Each of our turns comes around to be a cranky old naysayer. This week it’s mine. My favourite architect for his clever functionalism and occasional celebration of cycling, Bjarke Ingels, has teamed with Thomas Heatherwick from London to design a huge expansion to Google’s campus in California. Skim through this video:
I’m generally optimistic that this project will raise the image of cycling. Ingels has the ride-through Danish Pavilion from the Shanghai expo to his credit and cross brands himself with his mate Jens Martin Skibsted’s funky Biomega brand bikes.
Google have a corridor down the middle of their Amsterdam office designed to look (and work!) like a cycle track.
I’m not so sure about Heatherwick. Though he did a great job with the Velodrome at the London Olympics, he thinks it’s okay for cyclists to have to dismount to use a non-vehicular bridge when crossing the Thames.
Nevertheless, there are aspects of Google’s proposal about which we (cyclists) can be excited. The project promises to bring together a lot of directions architecture is generally taking that I have been saying will be beneficial to cycling generally, if we see them coming and are ready to critique or embrace as required. 1. It will be a heterotopia, an “other place”, separated from a world dominated by the logic of cars, and can thus stand as an inspiration. 2. it will embody what I called in my last book the campus condition, my way of describing buildings one can visually enjoy while riding around them in a park setting. 3. It will put cycling under one giant roof, like that of an airport, protected from rain. 4. It promises to allow every person to ride their bike to their desk. If your download quota permits, you’ll find complete plans available here. Alternatively, google image searches are turning up about a million new pictures each day.
Given the messianic heights of the sales pitch I know it is going to sound Philistine of me pointing out the building’s obvious, yet banal flaw. A clear roof is an inelegant proposition for a hot climate like California’s. In Denmark or England where the architects come from, perhaps, but San Francisco is only 37 degrees from the equator. UV rays will perish gaskets and fabrics. Moreover infra red rays will get in, but the hot air they create underneath will not be able to get out the same way.
Controlling the climate with upward facing glass is like controlling a flood with a hose: possible, you’ll just need some more sand bags. The sandbags, in this case, I image will be air-conditioning condensers ran from a solar farm just out of sight, and thousands of operable reflectors that will constantly be in need of repair. High Tech architects like Rogers and Foster chased their own tails all through the 80s with wiz bang solutions to problems of their own creation, and critics like Sorkin and Jencks chased them into being more modest thereafter. I would have thought Heatherwick and Ingles would know that!

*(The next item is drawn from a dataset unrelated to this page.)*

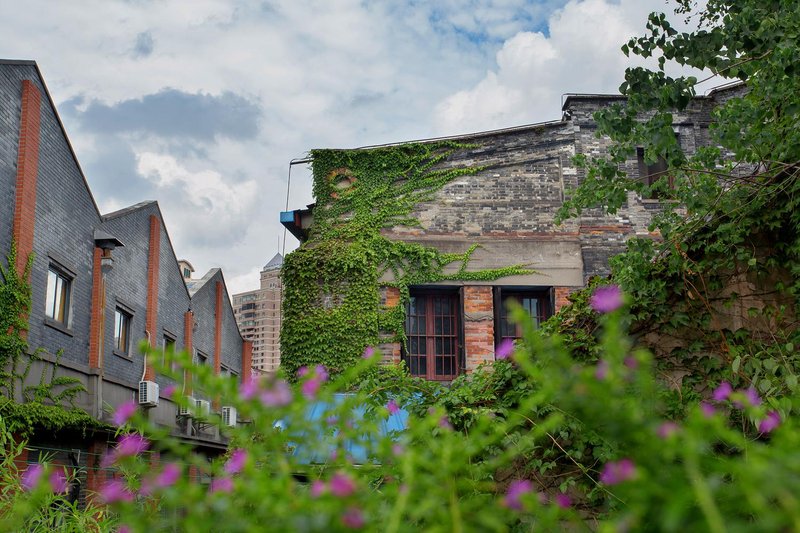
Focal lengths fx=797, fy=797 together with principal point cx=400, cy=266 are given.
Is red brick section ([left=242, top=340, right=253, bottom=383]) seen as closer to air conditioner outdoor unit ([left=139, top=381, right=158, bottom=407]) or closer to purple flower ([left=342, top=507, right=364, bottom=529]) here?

Architectural critics with more time on their hands will have a lot more to say about this project as it progresses. My concern is what this scheme will do to the future of cycling, specifically cycling in large office complexes, under large roofs and to office desks, all the things the architects promise and that I agree would be great.
Here is the problem. When it gets out that Google have paid more for one building than most Asian countries would spend on food for a year, all of those programatic niceties like letting staff ride inside and ride to their desks will be dismissed by average clients as things they would love to offer to their employees, if they were Google. Alternatively, if time should reveal that the architects have overreached in their ambitions, riding inside and riding to desks will be thrown out with the idea of moveable floor plates and operable heat shields on the inside of glass bubbles. Either way, a few great ideas stand to lose.